In a Twenty20 cup match against Sussex on 24 June 2008, Napier scored 152 not out from 58 balls. The innings set a number of records, notably the highest individual score in a T20 innings in England, and in the domestic Twenty20 competition; the highest number of sixes in an individual Twenty20 innings (16); the most runs scored in boundaries in an individual Twenty20 innings (136 runs, scored as 10 fours, and 16 sixes). It also broke the record for most sixes in a domestic one-day innings, and tied the record for most sixes in any domestic innings, tying the record set by Andrew Symonds, during a County Championship game in 1995.

Graham Napier has the record for the highest ever T20 score when batting at number 3 position.(152*). Also he's in second in the list for scoring the most number of boundaries in a T20 innings.(26 boundaries-10 fours and 16 sixes) and also second in the list for hitting the most number of sixes in a T20 innings.

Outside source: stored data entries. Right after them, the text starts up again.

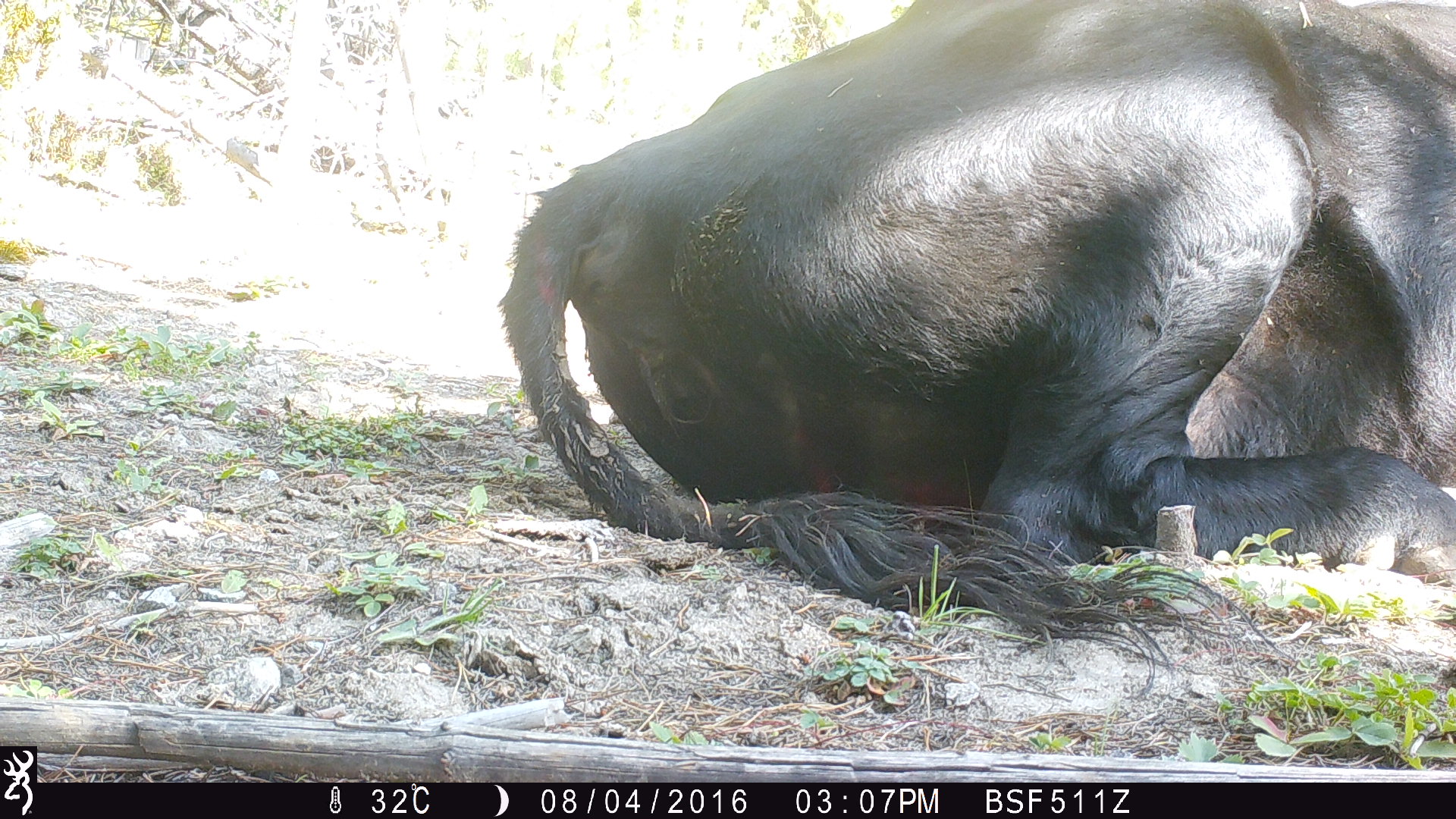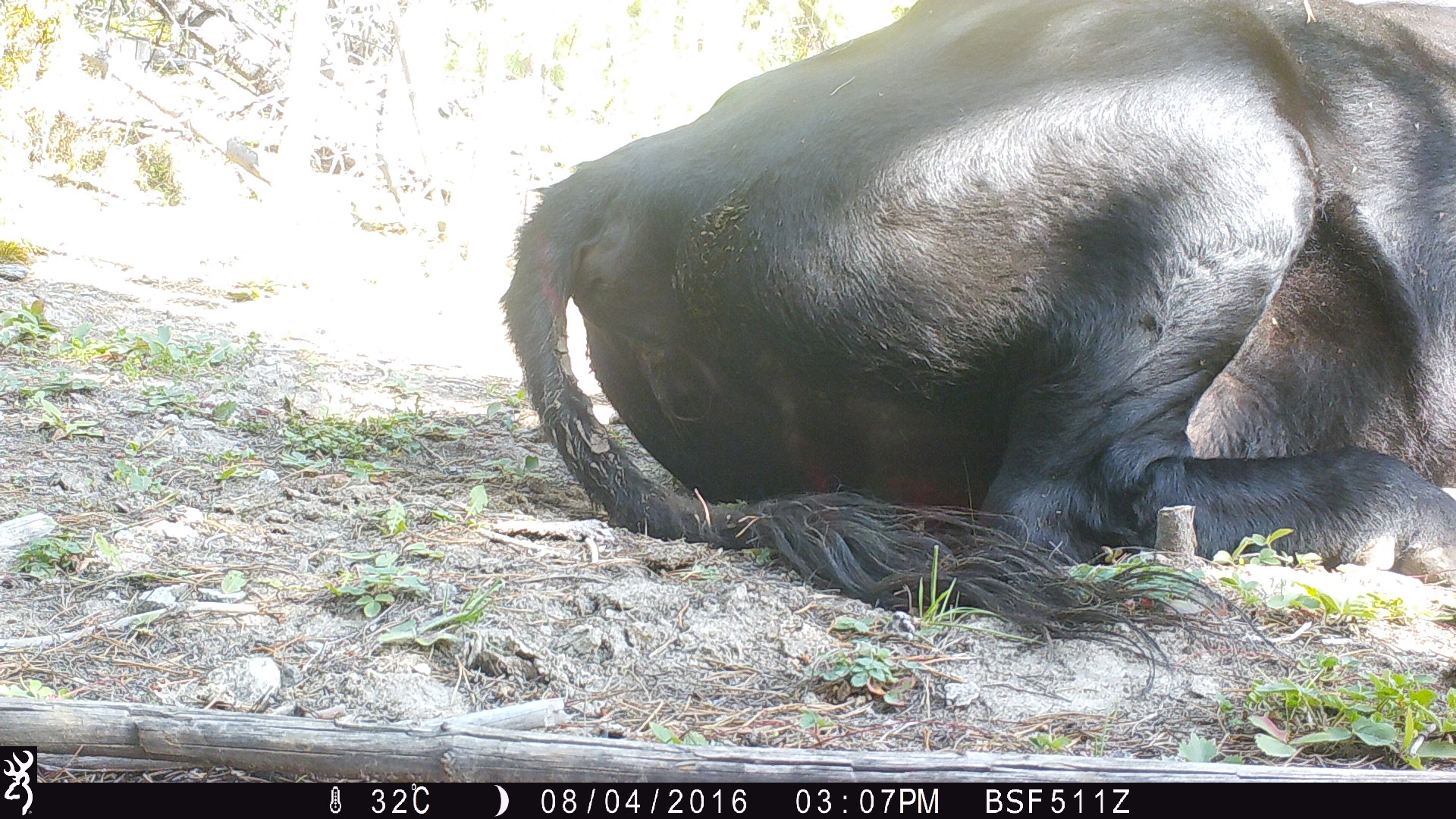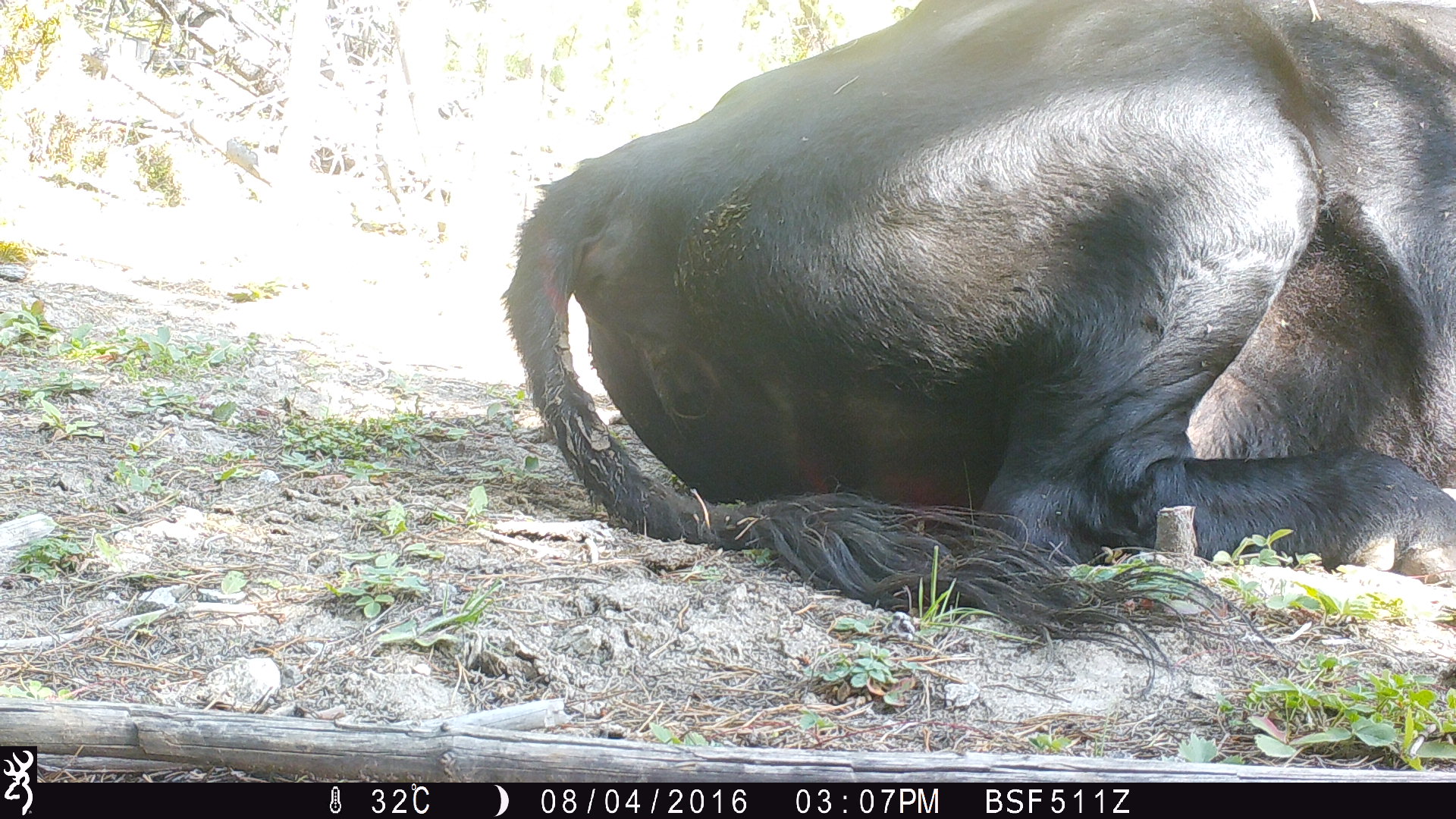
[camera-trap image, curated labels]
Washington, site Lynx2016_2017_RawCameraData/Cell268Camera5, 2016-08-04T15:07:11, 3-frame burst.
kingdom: Animalia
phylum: Chordata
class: Mammalia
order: Artiodactyla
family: Bovidae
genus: Bos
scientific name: Bos taurus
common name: domestic cattle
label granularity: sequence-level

He was signed by the Mumbai Indians for the 2009 IPL Season for an undisclosed amount.

In March 2009, Napier was called up to the England Lions squad for the first time since 2004. Geoff Miller, one of the selectors, said "the selectors felt this was a good opportunity for us to have a closer look at him within the England set-up".
On 1 May 2009, Napier was confirmed as a member of the 15-man England squad for the 2009 Twenty20 World Cup on the same day as he made his first appearance for the Mumbai Indians.

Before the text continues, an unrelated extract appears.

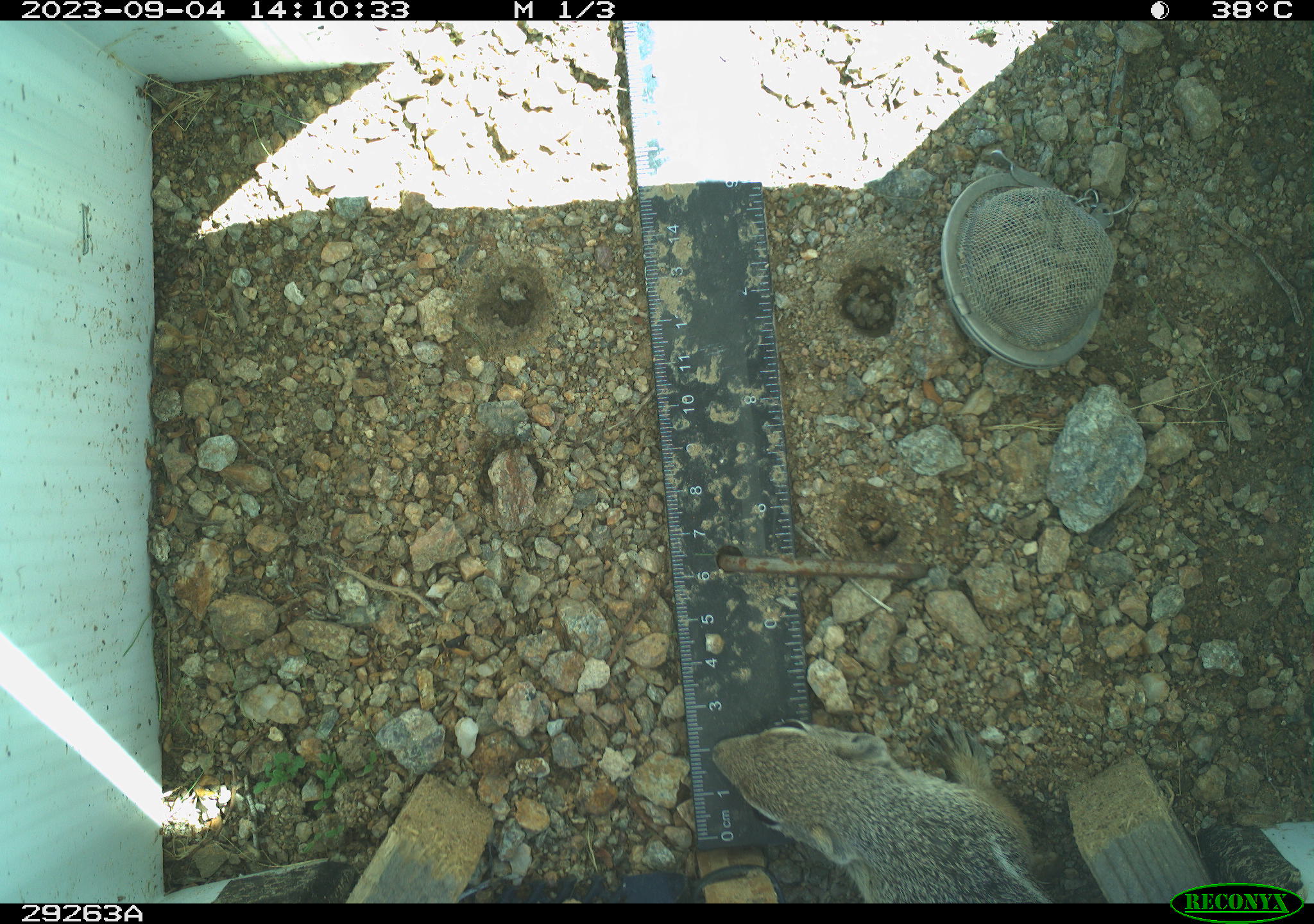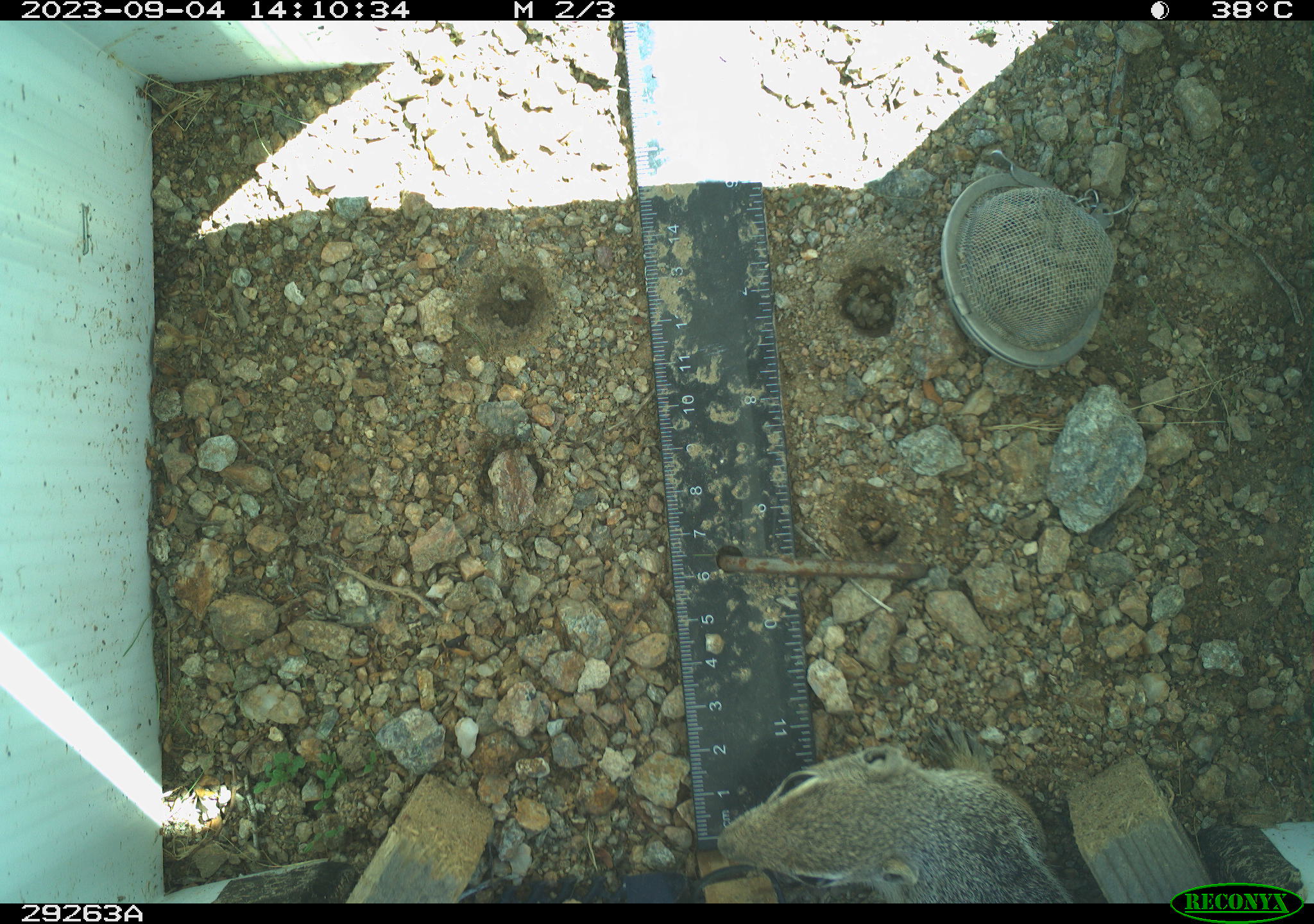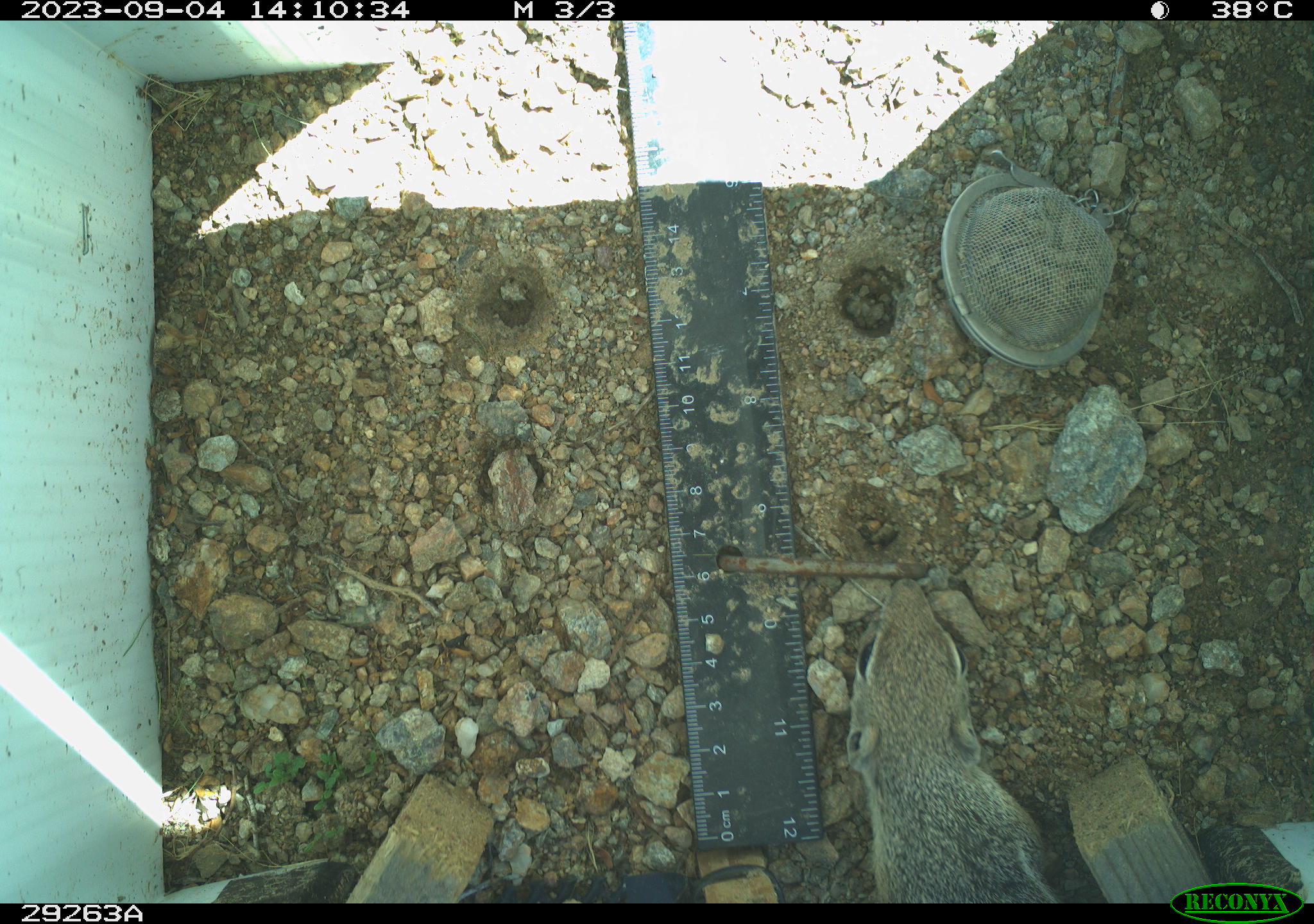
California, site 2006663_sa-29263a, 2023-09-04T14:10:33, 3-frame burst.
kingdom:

On 3 June 2013, Napier finished a YB40 match with figures of 7 wickets for 32 runs, including 3 maidens, taking 4 wickets in 4 balls as Essex beat Surrey by 178 runs.

==First-class==
On 19 May 2011, Napier equalled the record for most sixes scored in a first-class innings. He hit 16 sixes as part of a 130-ball 196 for Essex. It was his first first-class innings for 11 months, after being sidelined with a back injury. He hit 103 runs from the last 29 balls of his innings. After his innings, Napier told BBC Essex that he considers himself as mainly a bowler. On 22 June 2013, Napier took career best bowling figures of 7 wickets for 90 runs against Leicestershire.